Stanford Community Symposium 2018: Phair, Metabolic traps, Tryptophan trap

If it's true that 75% of the population might be at risk for ME/CFS via a metabolic trap, it would imply that there are some other factors of considerable importance that are necessary for ME/CFS to actually manifest.

What kind of triggers can induce an increase of tryptophan in the cytosol? I wonder how this list would compare to the list of stressors known or suspected to be capable of triggering ME/CFS.
 
Just read the genetics part of this paper (https://www.mdpi.com/2075-4418/9/3/82/htm) and because Kashi et al. propose that "any predisposing genetic mutation must be common" I turned once again to the huge UK Biobank study with 2017 individuals with self-reported diagnosis of ME/CFS. UK Biobank data does not support this hypothesis involving common DNA variants. View attachment 7851

What does "deemed significant" mean?

Ron Davis recently said at the Invest in ME conference that 75% of the population have IDO2 mutations, but 20 severe patients and 46 additional patients tested all had IDO2 mutations. This is very unusual.

Something is very wrong. Either their method, or this biobank data.

"Deemed significant" - this is the conventional genome-wide threshold, i.e. an industry standard. See https://www.ncbi.nlm.nih.gov/pubmed/30349118 or https://www.biorxiv.org/content/10.1101/176834v2 if the former is behind a paywall.
The UK Biobank data has been acquired and analysed to very high, international standards. This data set is human genetics' "go to" data set internationally.

@RDP
 
Systems and maths and knowledge of ME - few and far between . off top of my head - Gordon Broderick who has worked with Klimas and Craig Robertson who works with Myhill ( his premise on mathematical catastrophe theory as applied to ME is kind of like a bistability switch)

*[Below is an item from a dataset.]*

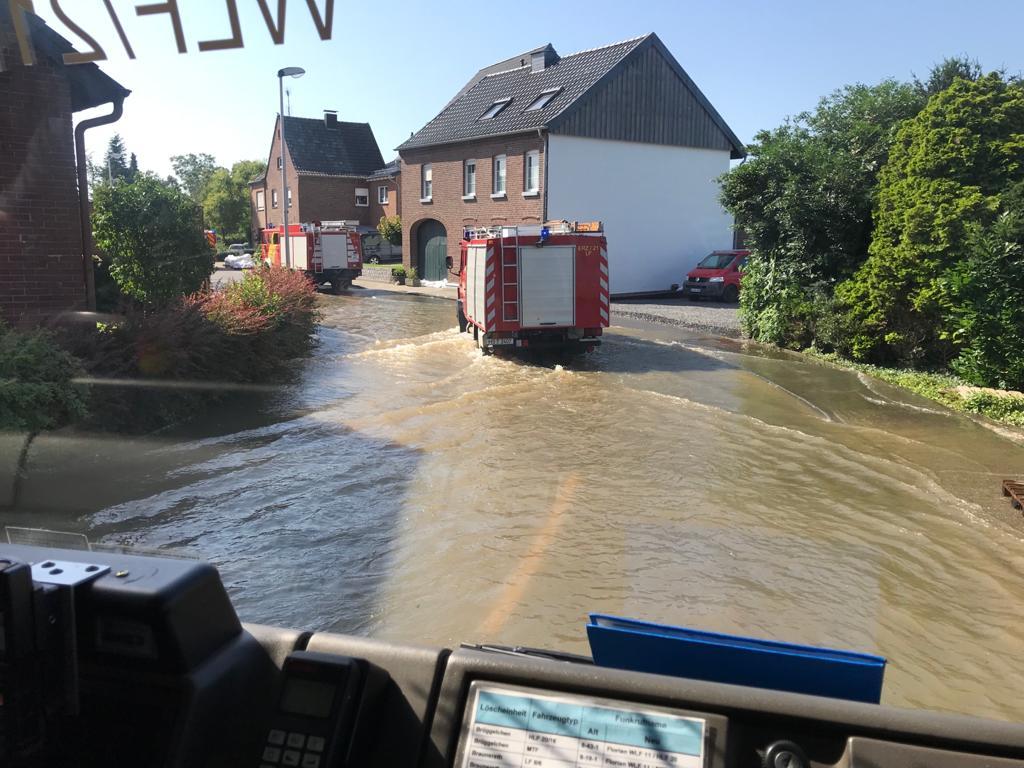 <p>Am Sonntag waren wir wieder im Hochwassereinsatz. Diesmal unterstützen wir die Feuerwehr der Stadt Wassenberg im Ortsteil Ophoven. Dort haben […]</p>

Yes. I suggested all of those as reviewers. Also Travis Craddock in the Broderick group.
 
Just read the genetics part of this paper (https://www.mdpi.com/2075-4418/9/3/82/htm) and because Kashi et al. propose that "any predisposing genetic mutation must be common" I turned once again to the huge UK Biobank study with 2017 individuals with self-reported diagnosis of ME/CFS. UK Biobank data does not support this hypothesis involving common DNA variants.
@Chris Ponting Would you mind providing a detailed explanation of the y-axis scale. No idea what I'm looking at here.

Also, the most common IDO2 mutation rs10109853 has a genotype frequency of 72%. Could you give an example on how would that show up in your graph on the y-axis if say ME/CFS patient population was 95%?
https://www.opensnp.org/snps/rs10109853
 
Last edited:
Just read the genetics part of this paper (https://www.mdpi.com/2075-4418/9/3/82/htm) and because Kashi et al. propose that "any predisposing genetic mutation must be common" I turned once again to the huge UK Biobank study with 2017 individuals with self-reported diagnosis of ME/CFS. UK Biobank data does not support this hypothesis involving common DNA variants. View attachment 7851

@Chris Ponting I'm always going to defer to your expertise on genomics. But I am going to ask questions. First question is this. Some people tell me they find no mutations in IDO2 when they look at WGS data and I find this very unlikely since the R248W and the Y359X are so common in the CEU population. I have wondered if their datasets have been filtered to remove SNPs that are more common than some threshold, like AF = 0.03. So an extension of this question is whether the UK BioBank site shows us data that are filtered in any way. I have other questions, but let's start with this one.
 
@Chris Ponting Would you mind providing a detailed explanation of the y-axis scale. No idea what I'm looking at here.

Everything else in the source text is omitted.